Q: How did you end up at MDC?

A
: I knew they had a volunteer program over here and I learned more about it from MDC’s Laura Stapleton, whom I met through high school friends. I started working at the Welcome Desk with Laura in May 2019.

Q. What have you enjoyed about volunteering at MDC?

A:
I love everyone coming into the center and I enjoy asking them where they are from and how they found out about New Smyrna Beach? I mean, what’s not to love?

Debbie and intern Sasha take kitty the terrapin for a walk

Q: How often do you volunteer here?

A
: Right now, I volunteer on Wednesday mornings and I want to get involved with the grounds team. I helped Chad pull weeds one day and that stirred up my desire to do yardwork at MDC.

Q: Why do you like to volunteer?

A:
I’m blessed with my life and I want to give back. I really love telling people about New Smyrna Beach and the Marine Discovery Center. We have our own little paradise here and sometimes, as much as I don’t want to share it with everybody, I appreciate that people enjoy coming here and seeing it.

Q: What do you think you bring to MDC in your volunteer role?

A:
Hopefully just a welcoming, smiling face behind the Welcome Desk. I hope I can make someone’s visit here a little bit more enjoyable.
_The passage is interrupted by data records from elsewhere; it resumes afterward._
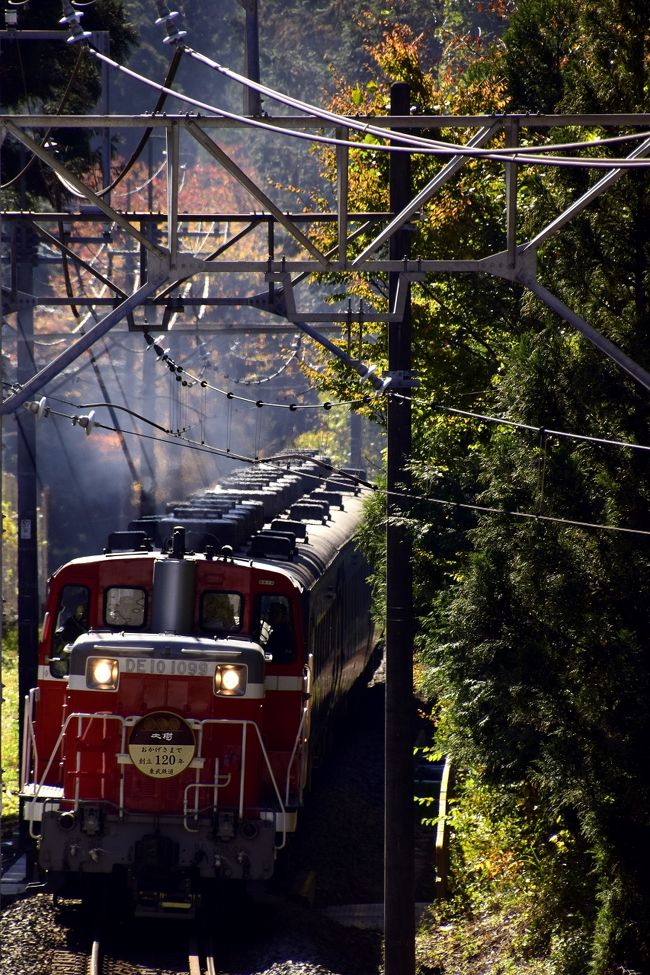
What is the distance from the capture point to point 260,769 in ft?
46.4

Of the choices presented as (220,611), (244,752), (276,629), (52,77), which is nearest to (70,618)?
(220,611)

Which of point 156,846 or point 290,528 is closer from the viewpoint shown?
point 156,846

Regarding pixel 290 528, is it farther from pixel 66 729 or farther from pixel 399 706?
pixel 399 706

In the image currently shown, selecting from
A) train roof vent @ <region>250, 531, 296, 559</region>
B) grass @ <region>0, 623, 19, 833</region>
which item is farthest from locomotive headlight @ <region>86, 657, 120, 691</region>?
train roof vent @ <region>250, 531, 296, 559</region>

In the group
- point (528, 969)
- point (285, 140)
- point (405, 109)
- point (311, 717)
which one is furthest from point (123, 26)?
point (285, 140)

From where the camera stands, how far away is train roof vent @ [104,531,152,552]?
15.0 m

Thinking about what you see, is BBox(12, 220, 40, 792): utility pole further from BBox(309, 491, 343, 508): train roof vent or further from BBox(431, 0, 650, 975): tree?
BBox(431, 0, 650, 975): tree

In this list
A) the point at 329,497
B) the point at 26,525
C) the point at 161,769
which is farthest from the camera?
the point at 329,497

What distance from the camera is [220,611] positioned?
46.5 feet

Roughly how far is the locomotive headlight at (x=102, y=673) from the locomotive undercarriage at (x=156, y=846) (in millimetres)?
1205

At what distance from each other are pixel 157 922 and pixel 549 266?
8.13 meters

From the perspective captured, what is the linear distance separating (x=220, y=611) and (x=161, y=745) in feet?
5.00

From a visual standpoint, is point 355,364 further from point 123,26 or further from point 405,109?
point 123,26

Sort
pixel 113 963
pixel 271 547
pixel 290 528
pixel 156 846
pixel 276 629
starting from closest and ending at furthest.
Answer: pixel 113 963 → pixel 156 846 → pixel 276 629 → pixel 271 547 → pixel 290 528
Q: Talk about the changes you have seen at MDC in the time you’ve been coming here.

A:
It’s been amazing seeing all the camps we have at MDC. When I started volunteering, I had no idea about them until the camps began. I’d see all the little Sea Squirts running around and the homeschoolers and all the different camps that were going on. Those little Sea Squirts are so darn cute!

Q: What excites you the most about helping MDC with its mission statement of preserving and protecting the Indian River Lagoon?

A:
Just the fact that everything MDC is doing for the environment is so important. If organizations like MDC didn’t step up, can you imagine what the waterways and shorelines would be like? It could be an absolute mess and there would be no future. I’ve also been active with the Coastal Conservation Cleanup in Florida, as well as in Texas.

Q: When you were a kid growing up here, did you have any understanding of how special the Indian River Lagoon is?

A:
No, I wasn’t aware of anything about the Indian River Lagoon. We just called it “the river.” When you’re a kid growing up at the beach, your priorities are not about conservation or shoreline restoration. You take it for granted, but as you get older, you realize there’s a lot more to it. You have to take pride in every aspect of where you live, including taking care of the waterways.

Q: What has been the highlight for you at MDC?

A:
Probably the most exciting day here was when we got a call about a stranded dolphin on a sandbar. The MDC staff got involved with it along with Hubbs-SeaWorld Research Institute. They were able to go get the dolphin calf off the island and I got to hear the whole story about how once they got the calf back into the water, all the other dolphins started congregating around it. It was like the adult dolphins were telling the kid, “Don’t ever do that again!” That was a thrill that day! I also get to walk Kitty [MDC’s diamondback terrapin] every Wednesday morning and I’ve held Eco [MDC’s resident corn snake] a couple of times. Of course, I enjoy walking around the center with our guests and talking to them about everything and taking the kids into the classroom to see the bamboo shark. The real jaw dropper is showing them the whale vertebrae compared to the human vertebrae. The expression on kids’ faces is just priceless.